> _To do_: Copy every one of the records below word for word, without changing anything.

> _Entries_:
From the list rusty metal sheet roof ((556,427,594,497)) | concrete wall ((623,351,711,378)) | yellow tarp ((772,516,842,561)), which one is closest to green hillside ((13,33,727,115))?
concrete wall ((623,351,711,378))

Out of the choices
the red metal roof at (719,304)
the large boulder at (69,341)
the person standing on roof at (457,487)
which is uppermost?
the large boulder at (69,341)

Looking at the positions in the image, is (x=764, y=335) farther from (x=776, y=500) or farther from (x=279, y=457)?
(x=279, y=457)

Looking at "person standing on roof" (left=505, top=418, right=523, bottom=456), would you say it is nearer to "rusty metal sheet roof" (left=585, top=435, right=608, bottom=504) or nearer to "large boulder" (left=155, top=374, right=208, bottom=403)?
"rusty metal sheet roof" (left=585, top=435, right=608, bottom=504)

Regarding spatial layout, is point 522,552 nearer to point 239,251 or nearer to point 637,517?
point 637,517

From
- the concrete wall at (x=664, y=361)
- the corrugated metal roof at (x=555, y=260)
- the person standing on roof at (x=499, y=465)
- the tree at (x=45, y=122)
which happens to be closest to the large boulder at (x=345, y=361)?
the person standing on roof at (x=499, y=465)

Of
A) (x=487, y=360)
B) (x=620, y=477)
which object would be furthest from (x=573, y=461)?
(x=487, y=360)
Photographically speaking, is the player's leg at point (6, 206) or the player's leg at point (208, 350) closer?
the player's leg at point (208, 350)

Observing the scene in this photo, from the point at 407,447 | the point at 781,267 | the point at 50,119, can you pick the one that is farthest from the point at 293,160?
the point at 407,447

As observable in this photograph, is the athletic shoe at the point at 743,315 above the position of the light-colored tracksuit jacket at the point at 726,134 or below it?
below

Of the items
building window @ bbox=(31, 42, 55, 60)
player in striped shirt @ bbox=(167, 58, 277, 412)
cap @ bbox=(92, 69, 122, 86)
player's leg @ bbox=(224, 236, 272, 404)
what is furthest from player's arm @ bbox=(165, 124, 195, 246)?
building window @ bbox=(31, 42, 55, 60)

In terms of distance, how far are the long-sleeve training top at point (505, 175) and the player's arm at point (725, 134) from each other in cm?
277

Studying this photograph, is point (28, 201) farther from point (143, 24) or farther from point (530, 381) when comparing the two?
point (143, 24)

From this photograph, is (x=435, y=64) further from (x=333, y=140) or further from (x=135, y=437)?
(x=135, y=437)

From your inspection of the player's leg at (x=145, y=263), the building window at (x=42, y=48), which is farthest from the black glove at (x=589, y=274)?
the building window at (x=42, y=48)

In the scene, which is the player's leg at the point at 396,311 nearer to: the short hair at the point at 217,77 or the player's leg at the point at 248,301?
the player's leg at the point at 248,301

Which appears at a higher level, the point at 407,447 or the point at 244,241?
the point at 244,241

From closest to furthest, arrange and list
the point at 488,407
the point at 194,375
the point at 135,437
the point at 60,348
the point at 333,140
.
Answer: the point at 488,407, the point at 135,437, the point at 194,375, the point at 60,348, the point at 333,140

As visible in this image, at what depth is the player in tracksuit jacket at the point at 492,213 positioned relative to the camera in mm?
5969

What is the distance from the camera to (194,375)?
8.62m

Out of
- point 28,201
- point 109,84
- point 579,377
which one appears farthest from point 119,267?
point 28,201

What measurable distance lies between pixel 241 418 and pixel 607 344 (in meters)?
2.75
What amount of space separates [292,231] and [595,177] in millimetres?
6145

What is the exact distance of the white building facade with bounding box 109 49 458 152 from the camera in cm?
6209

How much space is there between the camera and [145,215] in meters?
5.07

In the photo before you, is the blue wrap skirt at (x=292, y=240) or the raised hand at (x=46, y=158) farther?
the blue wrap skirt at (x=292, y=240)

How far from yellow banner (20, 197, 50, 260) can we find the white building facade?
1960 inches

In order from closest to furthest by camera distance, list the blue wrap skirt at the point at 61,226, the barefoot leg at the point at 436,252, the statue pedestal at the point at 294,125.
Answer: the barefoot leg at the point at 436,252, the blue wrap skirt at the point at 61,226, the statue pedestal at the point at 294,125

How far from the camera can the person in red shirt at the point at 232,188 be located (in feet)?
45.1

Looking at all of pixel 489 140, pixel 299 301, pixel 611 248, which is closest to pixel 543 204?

> _Exercise solution_:
From the list rusty metal sheet roof ((556,427,594,497)) | concrete wall ((623,351,711,378)) | yellow tarp ((772,516,842,561)), which one is closest to green hillside ((13,33,727,115))?
concrete wall ((623,351,711,378))

Out of the choices
the red metal roof at (719,304)
the large boulder at (69,341)
the person standing on roof at (457,487)
which is uppermost?
the large boulder at (69,341)

Looking at the positions in the image, is (x=764, y=335) farther from (x=776, y=500) or farther from (x=279, y=457)?
(x=279, y=457)

Looking at "person standing on roof" (left=505, top=418, right=523, bottom=456), would you say it is nearer to "rusty metal sheet roof" (left=585, top=435, right=608, bottom=504) or nearer to "large boulder" (left=155, top=374, right=208, bottom=403)?
"rusty metal sheet roof" (left=585, top=435, right=608, bottom=504)

Regarding spatial layout, is point 522,552 nearer to point 239,251 or nearer to point 637,517?
point 637,517

From
- the concrete wall at (x=664, y=361)
- the corrugated metal roof at (x=555, y=260)
- the person standing on roof at (x=499, y=465)
- the tree at (x=45, y=122)
which happens to be closest to the large boulder at (x=345, y=361)?
the person standing on roof at (x=499, y=465)

Of
A) (x=487, y=360)
B) (x=620, y=477)
which object would be furthest from (x=573, y=461)?
(x=487, y=360)
Photographically speaking, is the player's leg at point (6, 206) or the player's leg at point (208, 350) closer?
the player's leg at point (208, 350)

Observing the scene in this photo, from the point at 407,447 | the point at 781,267 | the point at 50,119, can you pick the one that is farthest from the point at 293,160?
the point at 407,447

As observable in this photograph, is the athletic shoe at the point at 743,315 above the position of the light-colored tracksuit jacket at the point at 726,134 or below it?
below

Of the items
building window @ bbox=(31, 42, 55, 60)
player in striped shirt @ bbox=(167, 58, 277, 412)
cap @ bbox=(92, 69, 122, 86)
player's leg @ bbox=(224, 236, 272, 404)
what is furthest from player's arm @ bbox=(165, 124, 195, 246)?
building window @ bbox=(31, 42, 55, 60)

In terms of distance, how far are the long-sleeve training top at point (505, 175) and the player's arm at point (725, 134) from each other in cm?
277

Studying this photograph, is point (28, 201) farther from point (143, 24) or farther from point (530, 381) when comparing the two?
point (143, 24)

From this photograph, is (x=435, y=64) further from (x=333, y=140) or further from (x=135, y=437)?
(x=135, y=437)

From your inspection of the player's leg at (x=145, y=263), the building window at (x=42, y=48), which is farthest from the black glove at (x=589, y=274)?
the building window at (x=42, y=48)

In the scene, which is the player's leg at the point at 396,311 nearer to: the short hair at the point at 217,77 or the player's leg at the point at 248,301?
the player's leg at the point at 248,301

Which appears at a higher level, the point at 407,447 or the point at 244,241?
the point at 244,241

From closest to furthest, arrange and list
the point at 488,407
the point at 194,375
the point at 135,437
the point at 60,348
the point at 333,140
.
Answer: the point at 488,407, the point at 135,437, the point at 194,375, the point at 60,348, the point at 333,140

As visible in this image, at what depth is the player in tracksuit jacket at the point at 492,213 positioned relative to the camera in mm?
5969

What is the distance from the camera to (194,375)?
8.62m

Out of
- point 28,201
- point 109,84
- point 579,377
which one appears farthest from point 119,267?
point 28,201

What measurable distance lies between pixel 241 418 and pixel 607 344 (in meters)?
2.75
What amount of space separates [292,231] and [595,177] in millimetres?
6145

What is the exact distance of the white building facade with bounding box 109 49 458 152 from the camera in cm?
6209

How much space is there between the camera and [145,215] in meters?
5.07

In the photo before you, is the blue wrap skirt at (x=292, y=240) or the raised hand at (x=46, y=158) farther?
the blue wrap skirt at (x=292, y=240)

How far from yellow banner (20, 197, 50, 260) can we find the white building facade?
1960 inches

In order from closest to furthest by camera distance, list the blue wrap skirt at the point at 61,226, the barefoot leg at the point at 436,252, the statue pedestal at the point at 294,125.
Answer: the barefoot leg at the point at 436,252, the blue wrap skirt at the point at 61,226, the statue pedestal at the point at 294,125

How far from the camera can the person in red shirt at the point at 232,188 be located (in feet)?
45.1

Looking at all of pixel 489 140, pixel 299 301, pixel 611 248, which is closest to pixel 543 204?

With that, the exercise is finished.